Kızı Zeliha Çakıroğlu da annesinin sağlığının kötü olduğunu belirterek, cezaevinde kendine bakacak durumda olmadığını söyledi: "Annemin zaten burada durumu iyi değildi, hastaydı. Ben bakıyordum, babam bakıyordu. Sürekli hasta oluyordu. Gözleri görmüyor, kulakları duymuyor. Bakıma muhtaç biriydi. Cezaevinde ziyaret ettik, durumu yürekler acısı. Biz ziyarete gidip geldiğimizde hasta oluyoruz. Orada hapistekiler yardımcı oluyorlar; 'Bir an önce buradan kurtarın.' diyorlar. 'Beni buradan çıkarın.' diyor, başka bir şey demiyor. Değnekle yürüyebiliyor. Önünü görmüyor ki nasıl yürüsün?"

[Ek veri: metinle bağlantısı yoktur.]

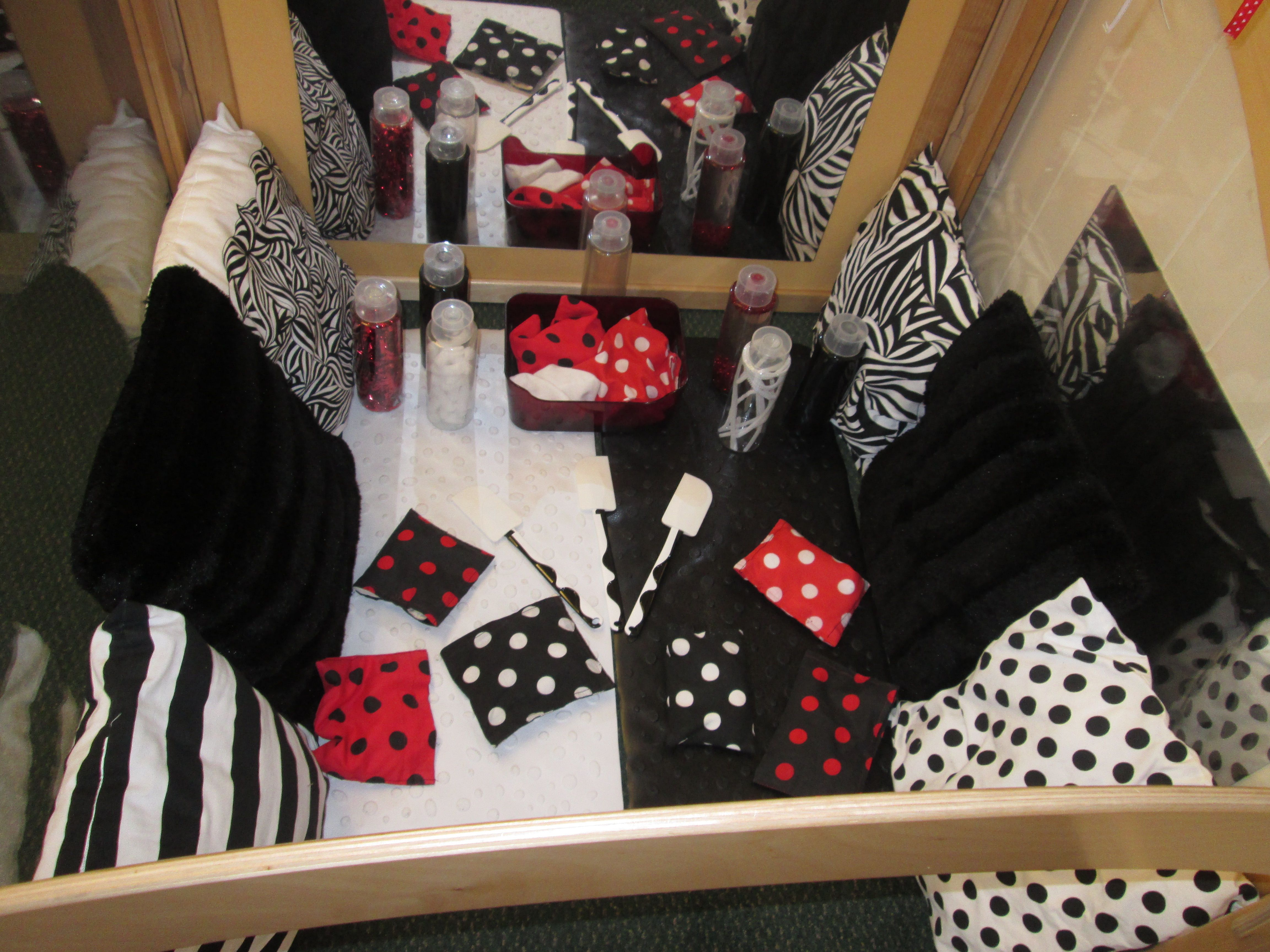 Black White And Red Area This Is Our Cube That The Younger Babies Have Access To We Have Created A Ran Baby Room Activities Baby Sensory Board Baby Sensory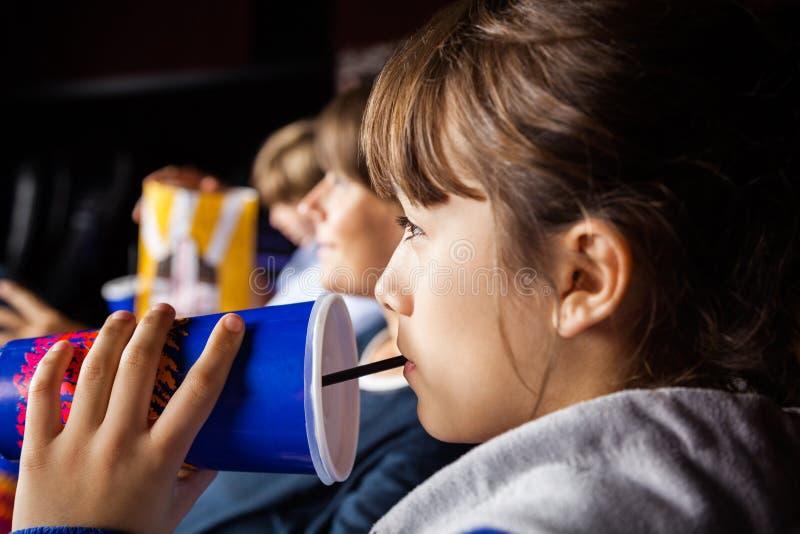 Flicka som dricker Cola, medan hålla ögonen på film i teater arkivbild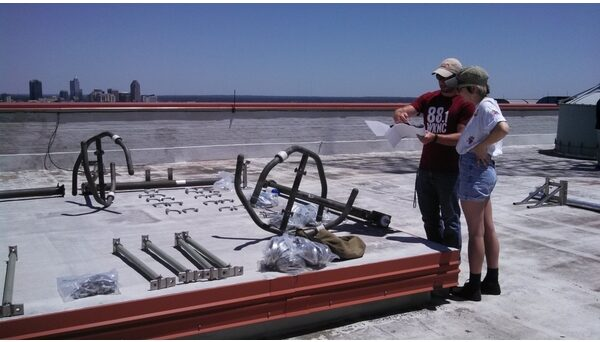 Student Media IT Manager Doug Flowers shows General Manager Emily Ehling pieces of the WKNC antenna on the roof of D.H. Hill Library. WKNC reconfigured its antenna pattern in June 2016 to reach further southeast toward Goldsboro and Wilmington. Photo by Jamie Lynn Gilbert.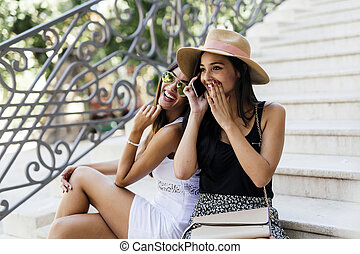 Two beautiful girls laughing while talking on phone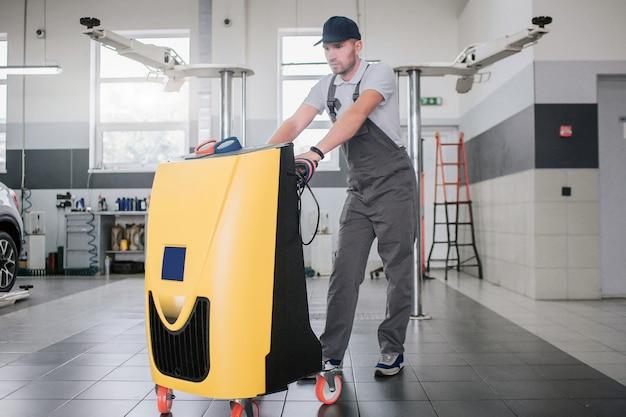 Il giovane serio e concentrato in uniforme sta alla macchina di pulizia e si appoggia su di esso.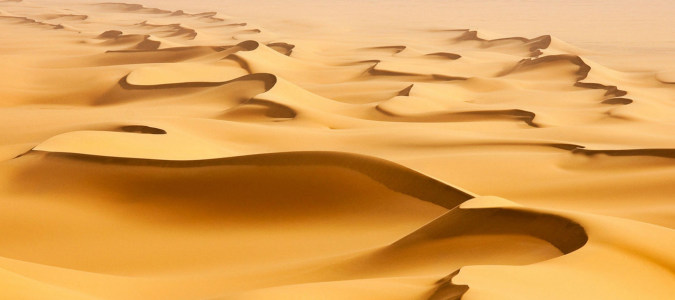 炫酷黄色沙漠质感海报背景高清背景图片素材下载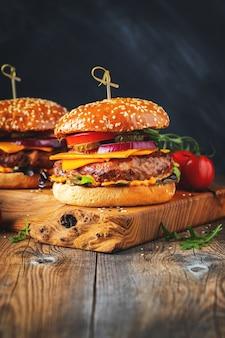 Dwa pyszne domowe burgery z wołowiny, sera i warzyw na starym drewnianym stole. tłuszcz niezdrowe jedzenie zbliżenie ..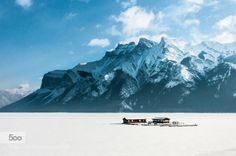 Frozen Boathouse in Lake Minnewanka Banff Nationa by GaryArndt  alberta banff canada ice lake mountains outdoors snow travel GaryArndt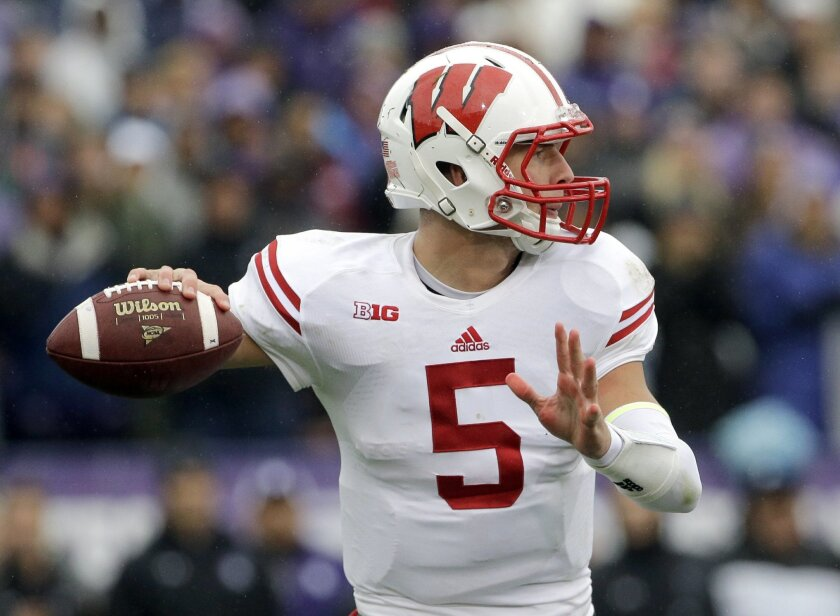 Wisconsin quarterback Tanner McEvoy (5) looks to a pass against Northwestern during the first half of an NCAA college football game in Evanston, Ill., Saturday, Oct. 4, 2014. (AP Photo/Nam Y. Huh)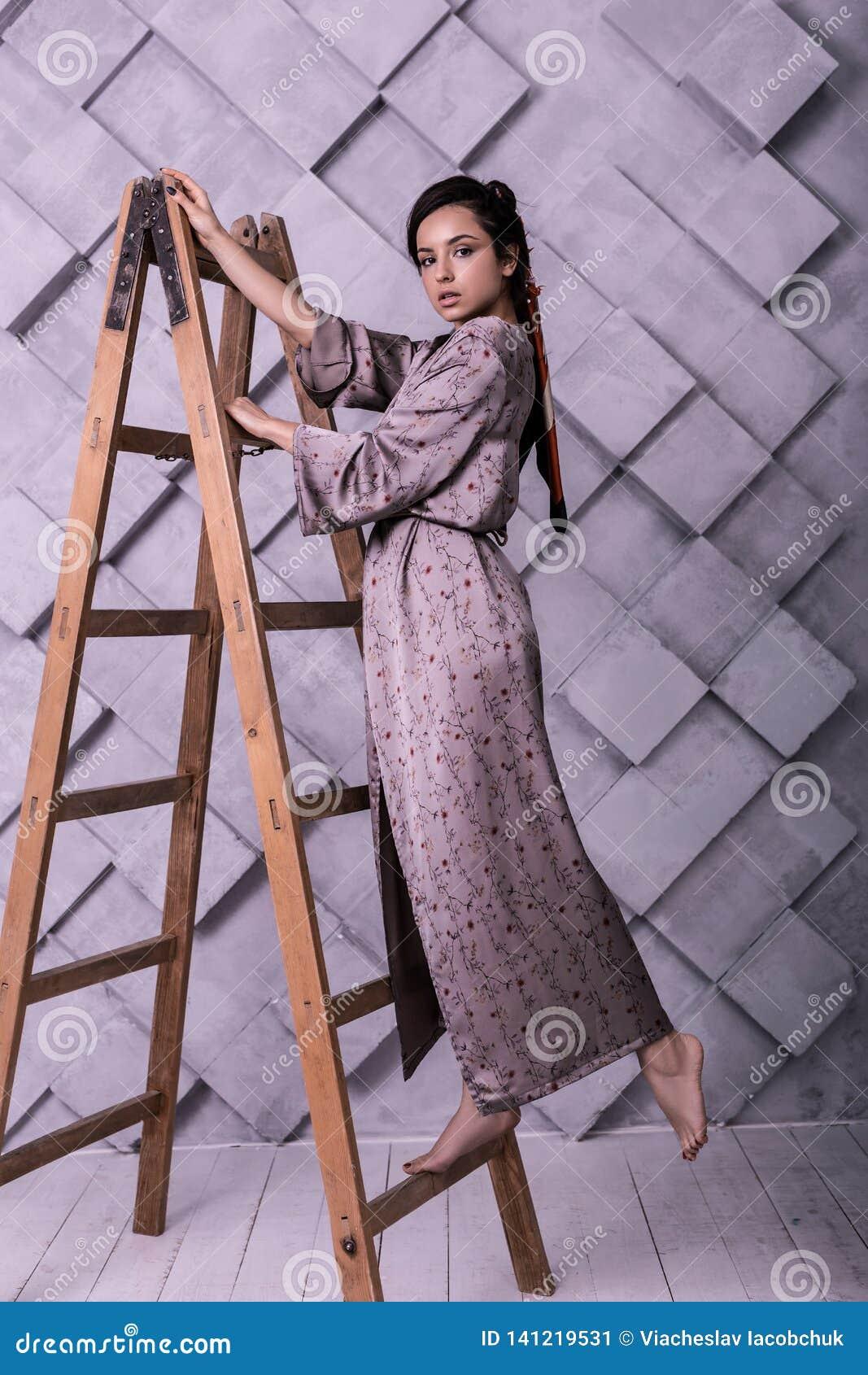 Den eleganta charmiga kvinnlign som gör artigt, poserar under studioskytte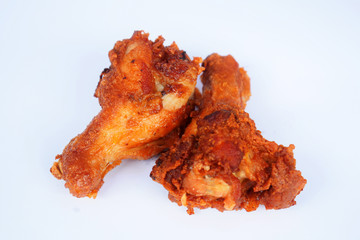 Two pieces of fried chicken is placed on a white background. /Selective focus.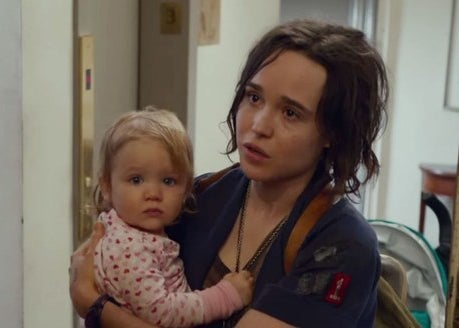 Tallulah holding a baby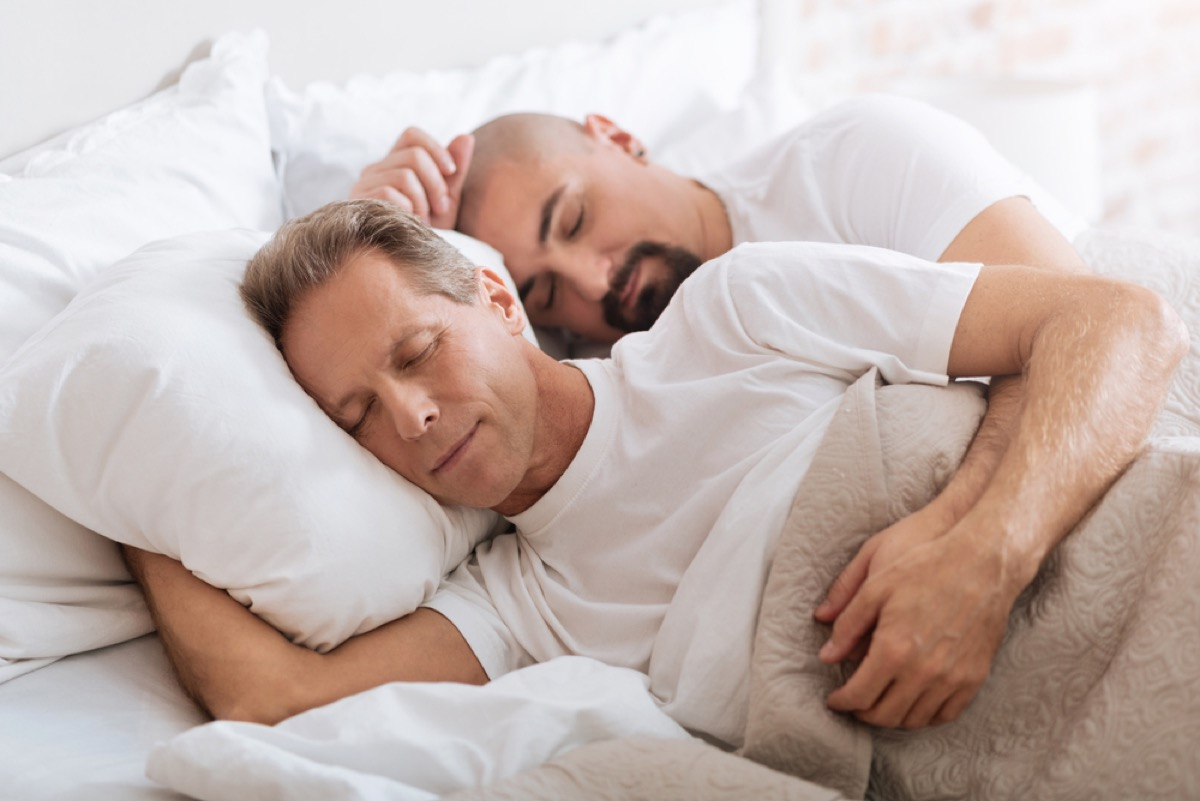 middle age gay couple spoons in bed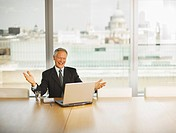 Happy businessman gesturing and looking at computer in conference room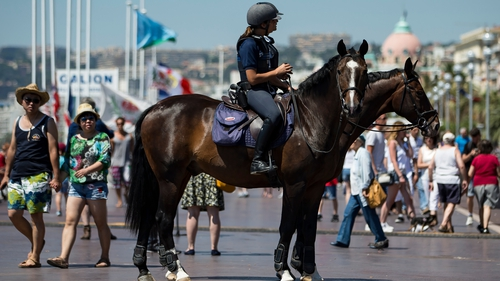 Mounted police patrol the Promenade des Anglais where the truck crashed into the crowd Thursday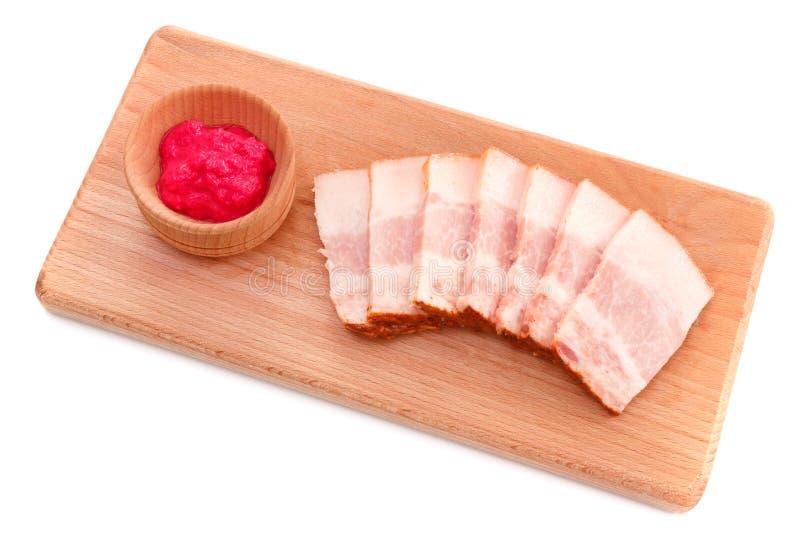 Lard de bajoue avec de la sauce à raifort images stock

Oğlu Ramazan Köroğlu, annesinin şartlı tahliye edilmesini istedi. Şimdiye kadar yaptıkları girişimlerden sonuç alamadıklarını, koğuş arkadaşlarının annesinin kendi ihtiyaçlarını karşılayacak durumda olmadığını ileterek çıkarılmasını istediklerini aktardı. Köroğlu, yaşanan olayı ve annesinin durumunu şöyle anlattı: "Annemin kız kardeşinin torunu, yanında bir kız ve kızın ağabeyi eve geliyorlar. 'Biz evlendik.' diye annemin elini öpüyorlar, hal hatır soruyorlar. Ertesi gün gidiyorlar. Sonra duyduk ki kızın yaşı ufak; oğlan, alıkoymaktan mahkemeye verilmiş. Annem zaten gözünden ameliyat oldu, gözleri görmez, kulağı duymaz. Şeker hastası olduğu için, tansiyon hastası olduğu için tanımadığını beyan ettiği halde beş yıl ceza aldı. Şu anda tutuklu, biz de şok içindeyiz. Ayda bir görüşüyoruz. Gittiğimizde oradaki mahkumların yazdığı bir mektup bize ulaştırıldı. Rahatsız olduğu, bakıma muhtaç olduğu, altına yaptığı ve ranzalardan inip çıkamadığı, tuvalete gidemediği belirtiliyor. Annem zaten mahkum olmadan önce de rahatsızdı, gününü evde yatarak geçiriyordu. Tuvalete bir kişinin nezaretinde gidip geliyordu. Orada da yanında kalan mahkumlar götürüp getiriyor. Şartlı tahliye talebinde bulunduk, ondan da bir sonuç çıkmadı."